Seems like you can do this sort of speed up even without the 256 constraint. Jus...

nicula · 2025-03-09T18:10:14 1741543814

Some people already mentioned this in the r/cpp discussion. Small correction: 256 is not the correct number of iterations, since if all elements in that slice are even, then your 8-bit counter will wrap-around to zero, which can lead to a wrong answer. What you want is 255 iterations.

I've looked at the generated assembly for such a solution and it doesn't look great. I'm expecting a significant speed penalty, but I haven't had the time to test it today. Will probably do so tomorrow.

ack_complete · 2025-03-09T21:51:20 1741557080

255 is not ideal either because it results in a partial vector at the end of either 15 or 31 elements. 256-V where V is the vector size is better, so 240 for SSE2/NEON or 224 for AVX2.
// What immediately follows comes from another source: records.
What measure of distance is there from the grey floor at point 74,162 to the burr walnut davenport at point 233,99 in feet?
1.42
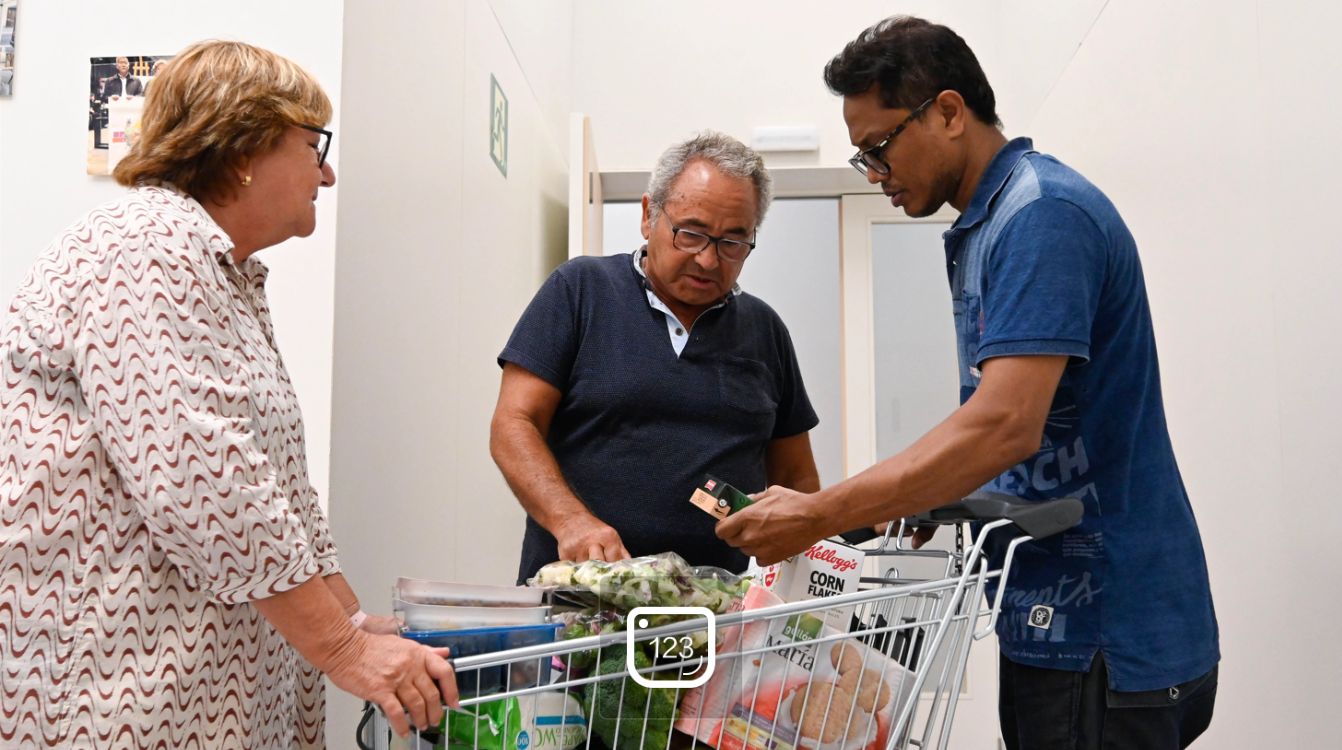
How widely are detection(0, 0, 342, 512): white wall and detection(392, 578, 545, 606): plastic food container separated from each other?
0.92 metres

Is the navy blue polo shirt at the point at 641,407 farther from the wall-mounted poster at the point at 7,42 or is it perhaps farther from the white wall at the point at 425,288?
the wall-mounted poster at the point at 7,42

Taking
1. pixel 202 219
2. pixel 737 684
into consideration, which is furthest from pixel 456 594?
pixel 202 219

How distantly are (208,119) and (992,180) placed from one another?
100cm

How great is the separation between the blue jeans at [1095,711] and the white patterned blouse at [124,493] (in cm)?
88

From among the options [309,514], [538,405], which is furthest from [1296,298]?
[309,514]

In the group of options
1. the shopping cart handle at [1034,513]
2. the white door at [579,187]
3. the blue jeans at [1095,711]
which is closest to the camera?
the shopping cart handle at [1034,513]

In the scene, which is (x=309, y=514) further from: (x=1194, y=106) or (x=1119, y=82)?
(x=1119, y=82)

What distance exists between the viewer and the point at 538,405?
1.72 metres

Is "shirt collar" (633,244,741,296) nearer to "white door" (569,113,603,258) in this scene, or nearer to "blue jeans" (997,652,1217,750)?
"blue jeans" (997,652,1217,750)

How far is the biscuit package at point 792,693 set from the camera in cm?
106

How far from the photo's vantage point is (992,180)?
4.59 feet

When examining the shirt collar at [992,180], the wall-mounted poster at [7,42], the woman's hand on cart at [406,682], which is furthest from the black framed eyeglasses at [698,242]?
the wall-mounted poster at [7,42]

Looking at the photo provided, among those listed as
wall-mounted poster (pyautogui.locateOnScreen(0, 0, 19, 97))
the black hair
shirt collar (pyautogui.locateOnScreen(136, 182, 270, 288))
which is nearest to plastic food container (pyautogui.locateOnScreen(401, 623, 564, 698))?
shirt collar (pyautogui.locateOnScreen(136, 182, 270, 288))

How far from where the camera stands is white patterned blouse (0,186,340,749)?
3.34ft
This is still lower than optimal because the compiler will reduce to a uint8. Both SSE2 and NEON support reducing to a wider value by _mm_sad_epu8 and vpadal_u8, respectively. This allows for 255 iterations in the inner loop instead of 15 or 7.

nicula · 2025-03-09T22:34:41 1741559681

Great observations, thanks!

I wrote the code that you suggested (LMK if I understood your points): https://godbolt.org/z/jW4o3cnh3

And here's the benchmark output, on my machine: https://0x0.st/8SsG.txt (v1 is std::count_if(), v2 is the optimization from my blog post, and v3 is what you suggested).

v2 is faster, but v3 is still quite fast.

ack_complete · 2025-03-09T22:55:45 1741560945

Yeah, the difference you're seeing is likely due to the inner loop doing so few iterations, in addition to not being unrolled. A hand-rolled version doing 63 iterations of an x4 unrolled loop should be able to saturate the execution core (it'll be bottlenecked by load throughput). But it'll be tough to get the compiler to generate that without intrinsics.

meisel · 2025-03-10T01:04:55 1741568695

The fastest thing I would think is to process 255 vectors at a time, using an accumulation vector with the k-th byte in the vector representing the # of evens seen for the k-th byte of the vectors in that 255-vector chunk. But, I don’t know how to make autovectorization do that. I could only do that with intrinsics.